Hello, everyone. I am trying to simulate a fixed source problem with openmc. The external neutron source has a continuous energy which are separated into 47 groups. Each group has an identical neutron emission probability. According to the openmc manual, I chose openmc.stats.Tabular
to set the energy distribution of the neutron source.
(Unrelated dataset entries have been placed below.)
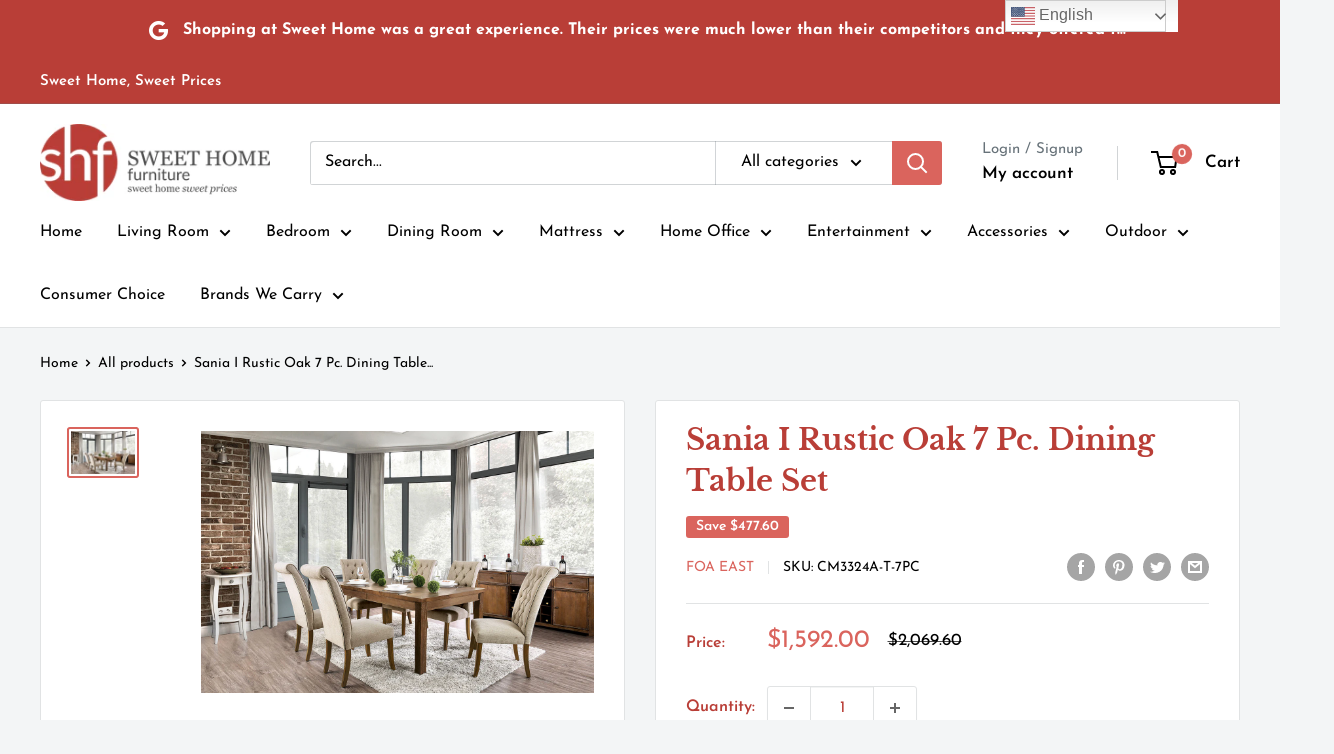

--- FILE ---
content_type: text/javascript
request_url: https://sweethome-va.com/cdn/shop/t/2/assets/custom.js?v=102476495355921946141679668790
body_size: -716
content:
//# sourceMappingURL=/cdn/shop/t/2/assets/custom.js.map?v=102476495355921946141679668790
Here is a part of codes for setting the external source:
# energy distribution
energy_bins =\
[1.00000E-05, 1.00000E-01, 4.13990E-01, 8.76430E-01, 1.85540E+00, 5.04350E+00,
1.06770E+01, 3.72660E+01, 1.01300E+02, 2.14450E+02, 4.54000E+02, 1.58460E+03,
3.35460E+03, 7.10170E+03, 1.50340E+04, 2.18750E+04, 2.41760E+04, 2.60580E+04,
3.18280E+04, 4.08680E+04, 6.73790E+04, 1.11090E+05, 1.83160E+05, 2.97210E+05,
3.68830E+05, 4.97870E+05, 6.08100E+05, 7.42740E+05, 8.20850E+05, 1.00260E+06,
1.35340E+06, 1.65300E+06, 1.92050E+06, 2.23130E+06, 2.34570E+06, 2.36530E+06,
2.46600E+06, 2.72530E+06, 3.01190E+06, 3.67880E+06, 4.96590E+06, 6.06530E+06,
7.40820E+06, 8.60710E+06, 1.00000E+07, 1.22140E+07, 1.41910E+07, 1.73320E+07]
# probabilities for each energy bin
energy_probs =\
[1.44438E-11, 1.06857E-10, 2.52767E-10, 7.78361E-10, 4.01217E-09, 1.07794E-08,
8.78665E-08, 3.61095E-07, 9.68270E-07, 2.98238E-06, 2.43405E-05, 5.97813E-05,
1.83222E-04, 5.64378E-04, 6.27236E-04, 2.35381E-04, 2.00608E-04, 6.59333E-04,
1.15149E-03, 4.06566E-03, 8.39881E-03, 1.71186E-02, 3.24986E-02, 2.27356E-02,
4.34652E-02, 3.87843E-02, 4.80123E-02, 2.79514E-02, 6.39272E-02, 1.16353E-01,
8.90702E-02, 7.06142E-02, 7.15504E-02, 2.36718E-02, 3.90518E-03, 1.93922E-02,
4.53375E-02, 4.27965E-02, 7.51613E-02, 7.89060E-02, 2.92888E-02, 1.49788E-02,
5.06871E-03, 2.17995E-03, 8.88027E-04, 1.39089E-04, 3.07600E-05]
# create a source for a fuel assembly
source = openmc.Source()
source.space = openmc.stats.Box((x_left, y_down, 0.0), (x_right, y_up, 190.0))
source.angle = openmc.stats.Isotropic()
source.energy = openmc.stats.Tabular(np.array(energy_bins), np.array(energy_probs), "histogram")
source.strength = strength[count_assem]
However, I got an unreasonable result comparing to mcnp. I found that the external source sampled from openmc is different from that I input. Here are the figures of two neutron probability distributions:
I tried different interpolation schemes of openmc.stats.Tabular
, but I cannot fix it. Any suggestions? Thank you very much.